Find every line in the listing below that contains the string "bounding" and copy each of those lines.

──────────

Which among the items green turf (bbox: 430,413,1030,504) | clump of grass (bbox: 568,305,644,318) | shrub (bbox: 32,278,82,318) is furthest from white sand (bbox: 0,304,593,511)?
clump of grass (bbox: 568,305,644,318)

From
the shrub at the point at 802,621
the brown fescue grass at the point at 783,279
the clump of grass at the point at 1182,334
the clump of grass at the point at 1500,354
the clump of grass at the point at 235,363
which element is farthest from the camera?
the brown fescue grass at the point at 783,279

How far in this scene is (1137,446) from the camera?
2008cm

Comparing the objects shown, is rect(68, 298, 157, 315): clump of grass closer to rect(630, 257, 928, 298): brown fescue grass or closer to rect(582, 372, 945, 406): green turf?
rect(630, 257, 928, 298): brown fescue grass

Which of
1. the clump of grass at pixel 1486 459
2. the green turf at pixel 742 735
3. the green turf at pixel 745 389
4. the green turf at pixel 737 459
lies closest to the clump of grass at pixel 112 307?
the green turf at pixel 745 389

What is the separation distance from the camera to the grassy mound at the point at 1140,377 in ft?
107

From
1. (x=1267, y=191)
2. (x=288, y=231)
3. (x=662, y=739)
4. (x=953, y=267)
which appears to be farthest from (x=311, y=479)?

──────────

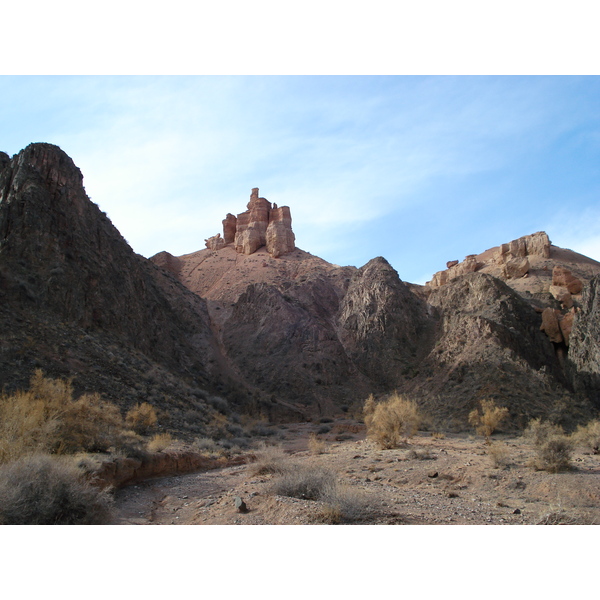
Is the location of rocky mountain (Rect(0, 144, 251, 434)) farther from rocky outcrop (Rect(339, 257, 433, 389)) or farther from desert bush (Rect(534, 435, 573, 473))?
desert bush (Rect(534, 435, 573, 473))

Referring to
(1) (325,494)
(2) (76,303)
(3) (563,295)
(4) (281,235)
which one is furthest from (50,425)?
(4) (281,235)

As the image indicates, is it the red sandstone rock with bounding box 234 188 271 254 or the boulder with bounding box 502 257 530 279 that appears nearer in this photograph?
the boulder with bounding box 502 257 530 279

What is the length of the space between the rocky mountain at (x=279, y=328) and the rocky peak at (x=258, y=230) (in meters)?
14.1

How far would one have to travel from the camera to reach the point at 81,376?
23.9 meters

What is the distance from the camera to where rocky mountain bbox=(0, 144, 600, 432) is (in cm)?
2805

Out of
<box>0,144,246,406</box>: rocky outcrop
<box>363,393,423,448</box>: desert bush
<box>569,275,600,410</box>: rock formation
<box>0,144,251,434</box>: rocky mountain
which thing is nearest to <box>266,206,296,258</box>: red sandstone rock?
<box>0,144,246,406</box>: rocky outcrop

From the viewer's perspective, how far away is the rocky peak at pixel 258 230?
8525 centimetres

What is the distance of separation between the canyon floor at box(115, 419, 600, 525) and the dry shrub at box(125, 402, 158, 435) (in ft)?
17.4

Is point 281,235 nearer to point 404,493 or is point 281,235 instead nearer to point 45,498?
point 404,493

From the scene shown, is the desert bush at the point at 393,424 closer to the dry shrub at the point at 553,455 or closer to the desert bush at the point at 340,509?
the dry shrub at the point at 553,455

──────────

### Result:
As the image indicates, is it the red sandstone rock with bounding box 234 188 271 254 or the boulder with bounding box 502 257 530 279 that appears nearer in this photograph?
the boulder with bounding box 502 257 530 279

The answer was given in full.